Le Cambodge, dont il est essentiellement question dans les médias pour l’influence chinoise qu’il subit, pour les affaires d’esclavage humain et de cyber-escroqueries, ou encore pour son évolution vers un régime héréditaire à parti unique, n’en connaît pas moins un changement sociologique important. Avec la nouvelle génération et les Anikachun (la deuxième génération des Cambodgiens de la diaspora qui reviennent au pays) émergent de nouvelles pratiques culturelles, comme l’avait déjà raconté sur notre site Borin Pin. Louis Raymond, qui s’est rendu au Cambodge en août 2023, a rencontré quelques acteurs de l’émergence du street-art à Phnom Penh, qui incarnent ce pays en pleine transformation.

Un orage de la fin d’après-midi vient de s’abattre sur la Palace Lane, petite ruelle située entre les rues 240 et 244 à Phnom Penh, à deux pas du Palais royal. L’événement prévu pour le week-end pourra-t-il avoir lieu ? Le mot a circulé de bouche à oreille et par les réseaux sociaux. En l’espace de deux jours, en cette fin du mois d’août, les murs de la ruelle doivent être recouverts par un dragon, long d’une dizaine de mètres. Et, pendant que les artistes seront à l’œuvre, des concerts de Hip-Hop auront lieu. Cet événement, organisé par Walls Cambodia et le collectif B-Side, est le premier événement public de street-art depuis plusieurs années dans la capitale cambodgienne.

◆ Données fournies ◆
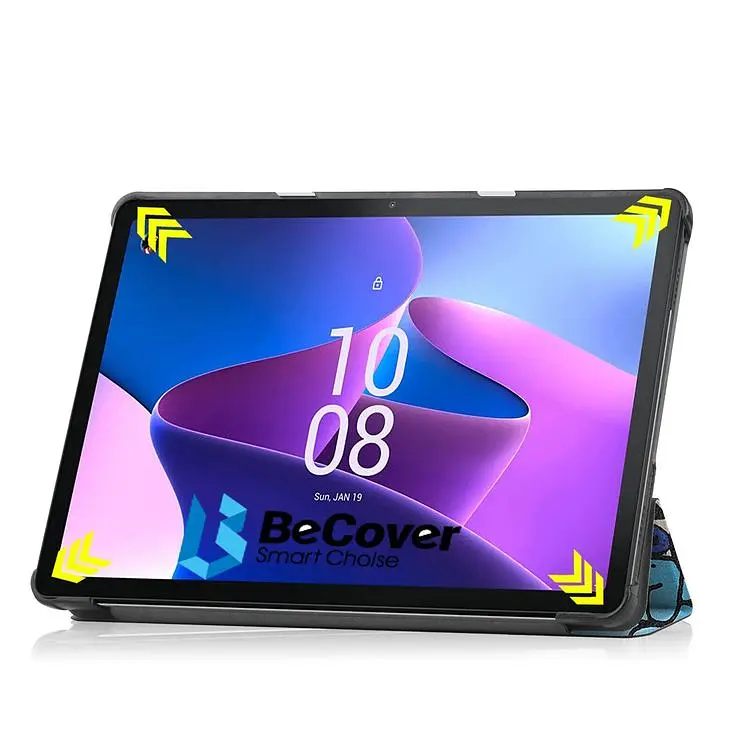 Чехол-книжка BeCover Smart Case для Lenovo Tab M10 TB-328F 3rd Gen 10.1" Square (708299) - фото 5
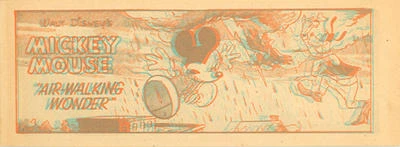 Cover of Mickey Mouse Air Walking Wonder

◆ Série de tâches ◆
[A] Dans l'extrait sur le street-art à Phnom Penh, recopiez le passage commençant à « Le Cambodge, dont » et se terminant à « en pleine transformation. », en remplaçant « cyber-escroqueries » par « fraudes en ligne ».
[B] D'après l'extrait sur le street-art à Phnom Penh, les affirmations suivantes sont-elles exactes ? Répondez par oui ou par non et citez les mots décisifs du texte.
(i) L'événement de street-art est organisé par Walls Cambodia et le collectif B-Side.
(ii) Louis Raymond s'est rendu au Cambodge en juillet 2023.
(iii) La Palace Lane se trouve loin du Palais royal.
La liste n'est pas nécessaire pour répondre.

◆ Résultats de l'exercice ◆
[A]
Le Cambodge, dont il est essentiellement question dans les médias pour l’influence chinoise qu’il subit, pour les affaires d’esclavage humain et de fraudes en ligne, ou encore pour son évolution vers un régime héréditaire à parti unique, n’en connaît pas moins un changement sociologique important. Avec la nouvelle génération et les Anikachun (la deuxième génération des Cambodgiens de la diaspora qui reviennent au pays) émergent de nouvelles pratiques culturelles, comme l’avait déjà raconté sur notre site Borin Pin. Louis Raymond, qui s’est rendu au Cambodge en août 2023, a rencontré quelques acteurs de l’émergence du street-art à Phnom Penh, qui incarnent ce pays en pleine transformation.

[B]
(i) Oui : « organisé par Walls Cambodia et le collectif B-Side ».
(ii) Non : « s’est rendu au Cambodge en août 2023 ».
(iii) Non : « à deux pas du Palais royal ».